Chlamydia pneumoniae


Chlamydia pneumoniae is a common cause of lower respiratory tract diseases, including pneumonia in children and bronchitis and pneumonia in adults.

Etiology

Chlamydiae are obligate intracellular pathogens that have established a unique niche in host cells. Chlamydiae cause a variety of diseases in animal species at virtually all phylogenic levels. The most significant human pathogens are C. pneumoniae and Chlamydia trachomatis (see Chapter 253 ). Chlamydia psittaci is the cause of psittacosis, an important zoonosis (see Chapter 254 ). There are now 9 recognized chlamydial species.

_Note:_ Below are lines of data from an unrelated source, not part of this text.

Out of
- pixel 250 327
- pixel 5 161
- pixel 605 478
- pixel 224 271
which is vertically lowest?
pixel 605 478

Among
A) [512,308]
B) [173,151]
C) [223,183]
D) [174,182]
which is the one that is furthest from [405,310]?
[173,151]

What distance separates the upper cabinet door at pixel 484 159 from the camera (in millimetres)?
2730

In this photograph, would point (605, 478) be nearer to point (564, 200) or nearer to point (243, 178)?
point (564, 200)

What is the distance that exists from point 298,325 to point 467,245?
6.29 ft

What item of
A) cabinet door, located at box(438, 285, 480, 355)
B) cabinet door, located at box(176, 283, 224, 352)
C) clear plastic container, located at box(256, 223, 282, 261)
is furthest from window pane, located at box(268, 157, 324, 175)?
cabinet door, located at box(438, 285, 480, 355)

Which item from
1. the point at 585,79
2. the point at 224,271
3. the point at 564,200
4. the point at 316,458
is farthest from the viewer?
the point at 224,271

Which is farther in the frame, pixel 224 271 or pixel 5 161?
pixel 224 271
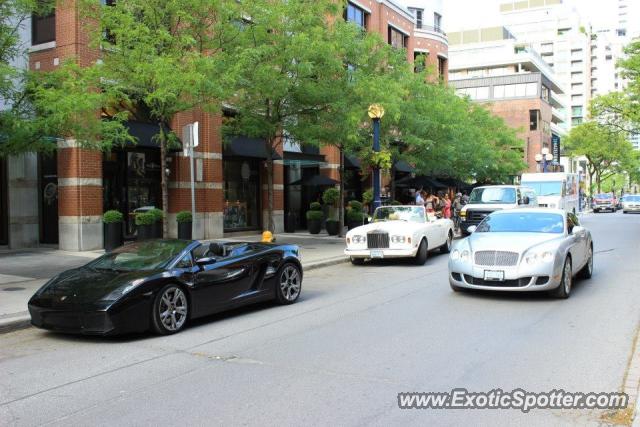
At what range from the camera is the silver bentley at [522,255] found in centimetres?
873

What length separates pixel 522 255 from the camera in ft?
28.8

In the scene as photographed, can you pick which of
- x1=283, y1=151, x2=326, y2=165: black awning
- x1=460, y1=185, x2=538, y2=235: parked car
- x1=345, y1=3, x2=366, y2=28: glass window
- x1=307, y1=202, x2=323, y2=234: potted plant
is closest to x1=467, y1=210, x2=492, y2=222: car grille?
x1=460, y1=185, x2=538, y2=235: parked car

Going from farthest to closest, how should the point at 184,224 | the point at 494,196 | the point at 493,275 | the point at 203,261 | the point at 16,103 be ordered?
the point at 494,196 → the point at 184,224 → the point at 16,103 → the point at 493,275 → the point at 203,261

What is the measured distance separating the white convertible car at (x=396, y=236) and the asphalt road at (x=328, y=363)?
4338mm

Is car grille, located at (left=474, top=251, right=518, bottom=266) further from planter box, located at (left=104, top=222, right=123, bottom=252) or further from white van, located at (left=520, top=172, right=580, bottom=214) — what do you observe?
white van, located at (left=520, top=172, right=580, bottom=214)

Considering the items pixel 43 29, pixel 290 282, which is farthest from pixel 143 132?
pixel 290 282

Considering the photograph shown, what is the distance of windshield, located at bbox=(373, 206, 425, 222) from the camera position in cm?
1490

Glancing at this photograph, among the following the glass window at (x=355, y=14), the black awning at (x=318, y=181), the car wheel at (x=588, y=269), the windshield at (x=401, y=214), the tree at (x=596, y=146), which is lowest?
the car wheel at (x=588, y=269)

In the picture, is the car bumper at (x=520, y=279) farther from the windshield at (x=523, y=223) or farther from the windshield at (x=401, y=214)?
the windshield at (x=401, y=214)

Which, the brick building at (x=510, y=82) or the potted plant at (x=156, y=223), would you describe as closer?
the potted plant at (x=156, y=223)

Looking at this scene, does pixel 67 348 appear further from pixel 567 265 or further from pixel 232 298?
pixel 567 265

Chlamydiae have a gram-negative envelope without detectable peptidoglycan, although recent genomic analysis has revealed that both C. pneumoniae and C. trachomatis encode proteins forming a nearly complete pathway for synthesis of peptidoglycan, including penicillin-binding proteins. Chlamydiae also share a group-specific lipopolysaccharide antigen and use host adenosine triphosphate for the synthesis of chlamydial proteins. Although chlamydiae are auxotrophic for 3 of 4 nucleoside triphosphates, they encode functional glucose-catabolizing enzymes that can be used to generate adenosine triphosphate. As with peptidoglycan synthesis, for some reason these genes are turned off. All chlamydiae also encode an abundant surface-exposed protein called the major outer membrane protein. The major outer membrane protein is the major determinant of the serologic classification of C. trachomatis and C. psittaci isolates.

Epidemiology

C. pneumoniae is primarily a human respiratory pathogen. The organism has also been isolated from nonhuman species, including horses, koalas, reptiles, and amphibians, where it also causes respiratory infection, although the role that these infections might play in transmission to humans is unknown. C. pneumoniae appears to affect individuals of all ages. The proportion of community-acquired pneumonias associated with C. pneumoniae infection is 2–19%, varying with geographic location, the age group examined, and the diagnostic methods used. Several studies of the role of C. pneumoniae in lower respiratory tract infection in pediatric populations have found evidence of infection in 0–18% of patients based on serology or culture for diagnosis. In 1 study, almost 20% of the children with C. pneumoniae infection were coinfected with Mycoplasma pneumoniae. C. pneumoniae may also be responsible for 10–20% of episodes of acute chest syndrome in children with sickle cell disease, up to 10% of asthma exacerbations, 10% of episodes of bronchitis, and 5–10% of episodes of pharyngitis in children. Asymptomatic infection appears to be common based on epidemiologic studies.

Transmission probably occurs from person to person through respiratory droplets. Spread of the infection appears to be enhanced by close proximity, as is evident from localized outbreaks in enclosed populations, such as military recruits and in nursing homes.